李重琲冷笑:“多少天没下雨了?你带伞做什么?”
守卫忙道:“一直放在这里备用的。”
素问没有立刻拆穿守卫的谎言,而是朝着木桌一展袖,道:“阁下请坐。”
守卫一愣,眼珠转了转,未想明白素问的动机,谨慎起见,婉拒道:“小的不配。”
“好,那你站着。”
素问不再劝,自行坐到桌边。
守卫垂着头,正疑惑间,蓦然一道银光袭来,下一刻便感觉到手腕有异物,他抬起左手一看,只见一道丝线缠住了手腕,丝线的那一头,正在素问手中。

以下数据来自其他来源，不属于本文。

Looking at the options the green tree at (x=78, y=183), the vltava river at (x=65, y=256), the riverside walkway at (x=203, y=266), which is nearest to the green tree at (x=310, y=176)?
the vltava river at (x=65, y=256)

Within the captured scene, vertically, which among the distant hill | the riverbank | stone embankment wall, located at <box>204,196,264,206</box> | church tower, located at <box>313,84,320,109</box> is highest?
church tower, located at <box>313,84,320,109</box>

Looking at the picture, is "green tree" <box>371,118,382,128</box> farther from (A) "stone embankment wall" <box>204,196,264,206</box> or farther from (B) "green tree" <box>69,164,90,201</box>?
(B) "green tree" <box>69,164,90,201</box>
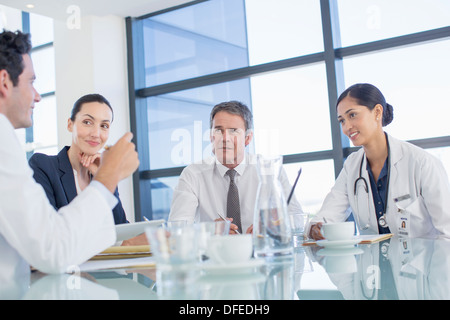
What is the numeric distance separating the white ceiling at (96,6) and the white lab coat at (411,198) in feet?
11.4

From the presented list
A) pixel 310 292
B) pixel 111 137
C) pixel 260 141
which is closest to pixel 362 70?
pixel 260 141

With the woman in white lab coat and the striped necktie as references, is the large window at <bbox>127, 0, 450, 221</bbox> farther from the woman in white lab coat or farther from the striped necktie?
the striped necktie

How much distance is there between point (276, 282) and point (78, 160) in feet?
6.46

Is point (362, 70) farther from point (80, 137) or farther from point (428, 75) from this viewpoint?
point (80, 137)

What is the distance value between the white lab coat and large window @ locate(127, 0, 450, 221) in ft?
5.78

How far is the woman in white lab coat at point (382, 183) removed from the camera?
235 cm

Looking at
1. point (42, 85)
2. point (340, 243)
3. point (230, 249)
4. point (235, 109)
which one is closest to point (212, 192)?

素问两只手都搁在桌上,左手缠住线,右手并指,轻轻搭在丝线上。
李重琲眼睛一亮,扑到桌边,盯着素问的手,道:“你会悬丝搭脉!”
“很难么?”
素问淡淡道,看向守卫,“还请垂手。”
守卫只得放下手,问:“叶医师这是做什么?我没有病。”
素问道:“问几个问题,不必惊慌。”
守卫皱起眉,感觉有些不妙。
李重琲奇道:“莫非……”
素问轻轻摇了摇头,堵住李重琲后面的话,开口问守卫:“阁下大名?”
守卫犹豫。
李重琲道:“叶医师有话问,如实回答便是!”
守卫回道:“小的姓陈,单名敏。”
“贵庚?”
陈敏抬头,见素问神色冷淡地看着搭在丝线上的手指,也不知在想什么,只得道:“廿九。”
素问又问了几句籍贯之类的问题,就在李重琲大感不解时,她终于回归了正题:“这是你的伞么?”
陈敏笑道:“方才说过的。”
“方才是真话?”
“是。”
素问短促一笑:“说谎。”
陈敏忙道:“是真话。”
素问不理他,继续问:“你知道阿昭进洛阳城是为找我?”
“自然不知,不然小的一定亲自将人送到叶医师府上!”
“说谎。”
素问淡淡道。
陈敏看向手腕上的丝线,这会儿终于确认它是作何用处了。
李重琲也确认自己方才猜对了,他死死盯着陈敏,威胁道:“戴着丝线,继续回答!”